To find the closest k
, we just want to sort from minimum to maximum. But be careful! If we try to sort our distances
array, we’ll lose the order, and we need the order because each position in distances
corresponds to a point in data
and a label in data_labels
. So if we sort distances
, the element at position 5
might move to position 3
, but the label in data_labels
will still be at position 5
! So we need to be careful not to reorder our data.
Instead, we can take advantage of some clever numpy slicing. Recall the following code:
x = np.array([5, 2, 1, 4, 0])
# we can slice with an array of positions to select
x[ [0, 1, 2] ] # slice the 0th position, 1st position, and 2nd position element
# result: array([5, 2, 1])
So if we could calculate the order of the elements without rearranging them:
x = np.array([3, 5, 3, 2, 2, 1, 4, 4, 0])
order = some_function(x)
# order == [8, 5, 3, 4, 0, 2, 6, 7, 1]
# because the 8th element of x (0) would be 1st in order if sorted
# the 5th element of x (1) would be 2nd in order if sorted
# the 3rd element of x (2) would be 3rd in order if sorted
# the 4th element of x (2) would be 4th in order if sorted
Then slicing the data would put it in order:
x = np.array([3, 5, 3, 2, 2, 1, 4, 4, 0])
order = some_function(x)
x[order]
# result: [0, 1, 2, 2, 3, 3, 4, 4, 5]
But with our code, if we can calculate the order of the distances, then we can slice the labels with the same order:
distances = np.array([0, 3, 2, 0, 1])
labels = np.array(["B", "M", "M", "B", "B"])
order = some_function(distances) # [0, 3, 4, 2, 1]
labels_in_order = labels[order] # ['B', 'B', 'B', 'M', 'M']
And to look at the k
nearest labels, we just look at the first k
labels of labels_in_order
!
k = 3
first_k_labels = labels_in_order[:k] # ["B", "B", "B"]
predicted_label = mode(first_k_labels) # mode(["B", "B", "B"]) which is "B"

Your tasks:
1. Condense the paragraph of the excerpt on sorting distances that begins "To find the closest k" into a brief bulleted list that keeps its main facts.
2. In the excerpt on sorting distances, substitute "index" for "position" throughout the passage that begins at the words "To find the" and ends after the words "reorder our data.".

[Dataset entries]
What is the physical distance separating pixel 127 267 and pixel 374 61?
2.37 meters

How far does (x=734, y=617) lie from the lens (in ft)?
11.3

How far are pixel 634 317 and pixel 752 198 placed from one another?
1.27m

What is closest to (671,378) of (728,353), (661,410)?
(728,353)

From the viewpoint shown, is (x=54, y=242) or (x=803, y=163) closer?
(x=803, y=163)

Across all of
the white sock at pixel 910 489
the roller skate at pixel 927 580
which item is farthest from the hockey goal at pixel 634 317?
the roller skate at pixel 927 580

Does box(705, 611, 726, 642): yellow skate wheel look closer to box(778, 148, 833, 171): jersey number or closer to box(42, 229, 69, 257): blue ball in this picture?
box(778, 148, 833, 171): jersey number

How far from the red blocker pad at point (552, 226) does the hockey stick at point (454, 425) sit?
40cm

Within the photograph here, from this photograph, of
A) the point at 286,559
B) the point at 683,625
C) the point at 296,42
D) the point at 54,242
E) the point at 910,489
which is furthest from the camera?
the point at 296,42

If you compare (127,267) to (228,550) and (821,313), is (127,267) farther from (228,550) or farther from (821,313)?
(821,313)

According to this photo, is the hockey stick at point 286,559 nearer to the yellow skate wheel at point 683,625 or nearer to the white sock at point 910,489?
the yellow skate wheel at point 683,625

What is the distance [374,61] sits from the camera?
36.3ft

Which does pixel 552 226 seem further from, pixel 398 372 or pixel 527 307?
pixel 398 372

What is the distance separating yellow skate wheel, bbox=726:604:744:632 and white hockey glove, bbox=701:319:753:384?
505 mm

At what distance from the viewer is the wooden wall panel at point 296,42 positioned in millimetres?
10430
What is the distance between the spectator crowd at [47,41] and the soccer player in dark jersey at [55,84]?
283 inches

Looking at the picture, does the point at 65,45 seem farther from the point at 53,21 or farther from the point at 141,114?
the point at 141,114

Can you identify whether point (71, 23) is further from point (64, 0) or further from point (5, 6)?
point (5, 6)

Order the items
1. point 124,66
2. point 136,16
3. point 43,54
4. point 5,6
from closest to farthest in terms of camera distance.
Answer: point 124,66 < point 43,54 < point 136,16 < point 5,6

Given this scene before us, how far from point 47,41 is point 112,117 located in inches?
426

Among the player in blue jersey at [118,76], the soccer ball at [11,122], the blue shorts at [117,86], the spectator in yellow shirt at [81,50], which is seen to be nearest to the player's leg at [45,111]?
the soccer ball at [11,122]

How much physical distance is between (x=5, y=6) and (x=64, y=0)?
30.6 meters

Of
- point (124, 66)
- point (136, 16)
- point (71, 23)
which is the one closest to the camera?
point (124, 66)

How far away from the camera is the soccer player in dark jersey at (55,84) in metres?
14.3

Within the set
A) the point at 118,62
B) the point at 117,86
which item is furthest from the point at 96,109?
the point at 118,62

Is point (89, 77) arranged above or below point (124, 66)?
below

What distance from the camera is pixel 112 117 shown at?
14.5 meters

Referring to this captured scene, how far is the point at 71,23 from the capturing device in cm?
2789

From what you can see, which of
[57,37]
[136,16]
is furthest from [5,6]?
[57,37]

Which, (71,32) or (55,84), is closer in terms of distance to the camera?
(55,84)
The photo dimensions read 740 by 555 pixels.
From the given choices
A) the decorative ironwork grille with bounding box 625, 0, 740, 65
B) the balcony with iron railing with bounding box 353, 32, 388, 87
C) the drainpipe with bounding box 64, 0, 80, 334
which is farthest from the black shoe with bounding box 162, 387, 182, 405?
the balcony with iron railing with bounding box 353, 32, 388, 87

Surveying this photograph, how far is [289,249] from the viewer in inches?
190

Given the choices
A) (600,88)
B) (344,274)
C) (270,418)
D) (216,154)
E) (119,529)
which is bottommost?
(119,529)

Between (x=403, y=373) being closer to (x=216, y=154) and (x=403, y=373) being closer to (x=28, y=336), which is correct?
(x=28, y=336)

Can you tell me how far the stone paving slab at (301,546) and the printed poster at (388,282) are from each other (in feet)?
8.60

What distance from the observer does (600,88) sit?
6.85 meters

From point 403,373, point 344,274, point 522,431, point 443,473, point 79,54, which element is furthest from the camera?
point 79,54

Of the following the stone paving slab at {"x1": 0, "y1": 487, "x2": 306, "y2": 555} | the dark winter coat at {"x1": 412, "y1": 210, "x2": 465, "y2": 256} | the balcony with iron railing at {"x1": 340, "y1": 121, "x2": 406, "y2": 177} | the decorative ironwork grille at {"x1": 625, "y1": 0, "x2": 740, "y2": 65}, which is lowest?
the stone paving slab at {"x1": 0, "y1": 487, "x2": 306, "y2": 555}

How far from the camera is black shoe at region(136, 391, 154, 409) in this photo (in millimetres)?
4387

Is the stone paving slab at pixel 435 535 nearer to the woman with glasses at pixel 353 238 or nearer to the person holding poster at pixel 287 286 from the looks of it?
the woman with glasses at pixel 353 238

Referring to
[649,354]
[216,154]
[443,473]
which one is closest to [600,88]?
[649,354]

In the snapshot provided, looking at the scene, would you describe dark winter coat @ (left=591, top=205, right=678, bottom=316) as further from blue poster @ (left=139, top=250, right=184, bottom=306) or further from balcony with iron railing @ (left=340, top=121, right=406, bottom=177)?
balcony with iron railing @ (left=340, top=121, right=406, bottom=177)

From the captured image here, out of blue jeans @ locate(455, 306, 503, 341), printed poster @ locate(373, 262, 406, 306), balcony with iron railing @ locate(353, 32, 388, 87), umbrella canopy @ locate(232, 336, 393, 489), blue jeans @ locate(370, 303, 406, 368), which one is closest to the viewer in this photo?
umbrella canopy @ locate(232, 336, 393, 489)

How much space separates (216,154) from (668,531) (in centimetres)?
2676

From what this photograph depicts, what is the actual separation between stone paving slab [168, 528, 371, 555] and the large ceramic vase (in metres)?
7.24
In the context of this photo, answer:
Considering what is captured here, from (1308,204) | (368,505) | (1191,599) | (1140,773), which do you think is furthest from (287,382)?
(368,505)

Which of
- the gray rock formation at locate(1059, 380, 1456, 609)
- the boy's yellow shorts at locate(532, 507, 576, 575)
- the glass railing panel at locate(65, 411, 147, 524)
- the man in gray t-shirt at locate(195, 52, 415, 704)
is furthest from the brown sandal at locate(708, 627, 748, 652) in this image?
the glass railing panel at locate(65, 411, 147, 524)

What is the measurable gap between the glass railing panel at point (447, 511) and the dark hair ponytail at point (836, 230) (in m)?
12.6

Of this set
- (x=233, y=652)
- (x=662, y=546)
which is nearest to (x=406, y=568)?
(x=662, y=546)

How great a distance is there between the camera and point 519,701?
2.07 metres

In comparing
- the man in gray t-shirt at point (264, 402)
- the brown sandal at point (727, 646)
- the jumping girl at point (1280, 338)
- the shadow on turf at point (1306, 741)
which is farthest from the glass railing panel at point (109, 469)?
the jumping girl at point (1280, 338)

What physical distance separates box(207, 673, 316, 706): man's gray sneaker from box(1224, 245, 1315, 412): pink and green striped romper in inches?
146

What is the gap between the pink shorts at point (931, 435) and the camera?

The replies:
1.
- To find the closest k, the distances are sorted from minimum to maximum.
- Sorting the distances array directly would lose its order.
- That order matters because each position in distances corresponds to a point in data and a label in data_labels.
- If distances is sorted, the element at position 5 might move to position 3 while its label in data_labels stays at position 5.
- The data therefore must not be reordered.

2.
To find the closest k
, we just want to sort from minimum to maximum. But be careful! If we try to sort our distances
array, we’ll lose the order, and we need the order because each index in distances
corresponds to a point in data
and a label in data_labels
. So if we sort distances
, the element at index 5
might move to index 3
, but the label in data_labels
will still be at index 5
! So we need to be careful not to reorder our data.